# Stratford-up-on-Avon @ The Motorhome Show Stratford-up-on-A



## nukeadmin (Oct 10, 2003)

There has been a new Show Rally added to the rally programme. The Show Rally is at The Motorhome Show Stratford-up-on-Avon in Stratford-up-on-Avon, Warwickshire starting 17/06/2013

More information will be available at the following url once the entry has been approved and active (Normally within 24hrs): 
http://www.motorhomefacts.com/modules.php?name=Rallies&op=display_results&rid=391

If you have any questions about the rally or want to chat about it then please post in this thread.


----------



## LadyJ (May 9, 2005)

*New Attendee Added*

LadyJ has just added their name to attend this rally


----------



## LadyJ (May 9, 2005)

Hi All

Who's going to join us at Stratford-upon-Avon this year then :?: I know its not a huge show but there is plenty to see and do in the area, you can walk or bike into Stratford from the racecourse its just over a mile and flat all the way.

Looks like we might even have a race meeting on the Tuesday now that might be interesting :lol: 

So come on get your names down soon and join us for a good week at Stratford



Jacquie


----------



## LadyJ (May 9, 2005)

No one coming to Stratford then  if no one is going to join us there then I will delete it as a rally so if your coming please be quick adding your names to the rally list. Thanks

Stratford Rally

Jacquie


----------



## LadyJ (May 9, 2005)

Well if you don't use it you lose it folks  come on lets be having just a few of you coming to Stratford please pretty please

There is plenty to see and do in the area even if the show isn't huge in fact I would say it the best area of any of the shows


Jacquie


----------



## LadyJ (May 9, 2005)

Just in case we do have anyone joining us at Stratford :roll: there is a Race Meeting on the Tuesday afternoon and if you book from Monday you get complimentary tickets to it  

There will be no crossing the course on Tuesday so if you arrive Tuesday you will have to park up where ever you are told to and move over on Wednesday


Is anyone coming???????????????????????????





Jacquie


----------



## Techno100 (May 8, 2010)

Anyone thinking about it? It's a great place! you'll enjoy.
I recently won a treasure hunt with another group a few weeks ago 8)


----------



## granny68 (Feb 17, 2013)

Since it is so close to us We will probably make it. However my big concern is how level it is to get the lift to come down flat. I so wish there was another way to get out of the motorhome  and how close to the show will we be. I must admit that due to the hassle we had getting into the showground at Peterborough(the bad paths etc, I booked the disabled at newbury and you couldn't have been far away if you were close to the entertainment :roll: :roll: We left early due to illness, but it was a good show.
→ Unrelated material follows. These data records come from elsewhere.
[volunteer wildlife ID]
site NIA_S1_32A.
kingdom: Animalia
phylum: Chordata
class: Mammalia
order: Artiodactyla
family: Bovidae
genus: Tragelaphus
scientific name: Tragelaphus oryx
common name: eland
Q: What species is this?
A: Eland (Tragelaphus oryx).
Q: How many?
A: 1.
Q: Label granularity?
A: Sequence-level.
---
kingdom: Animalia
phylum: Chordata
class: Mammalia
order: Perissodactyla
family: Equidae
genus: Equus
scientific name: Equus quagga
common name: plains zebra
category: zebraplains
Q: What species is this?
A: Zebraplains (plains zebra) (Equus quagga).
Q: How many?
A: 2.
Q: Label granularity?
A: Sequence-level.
I still need an awning sorted so that my daughter can join us and help with my care.


----------



## LadyJ (May 9, 2005)

granny68 said:


> Since it is so close to us We will probably make it. However my big concern is how level it is to get the lift to come down flat. I so wish there was another way to get out of the motorhome  and how close to the show will we be. I must admit that due to the hassle we had getting into the showground at Peterborough(the bad paths etc, I booked the disabled at newbury and you couldn't have been far away if you were close to the entertainment :roll: :roll: We left early due to illness, but it was a good show. I still need an awning sorted so that my daughter can join us and help with my care.


Hi Anna

We are usually pitched in the center of the course at Stratford which is reasonably flat although there are no proper roadways there just a grass track. The show its self is all on hard standing but you have to go across the track to get to it. If you have a mobility scooter you will manage ok as I did last year.

Jacquie


----------



## Westkirby01 (Jan 25, 2009)

We are travelling down from Ardrossan, Scotland, in our new to us 'Lucy'. We will be in the general area, and will wander around. If you see us, say hello.

Regards to all


----------



## allywally (Jan 11, 2008)

*New Attendee Added*

allywally has just added their name to attend this rally


----------



## LadyJ (May 9, 2005)

Thank you allywally you have made my day  have you now booked?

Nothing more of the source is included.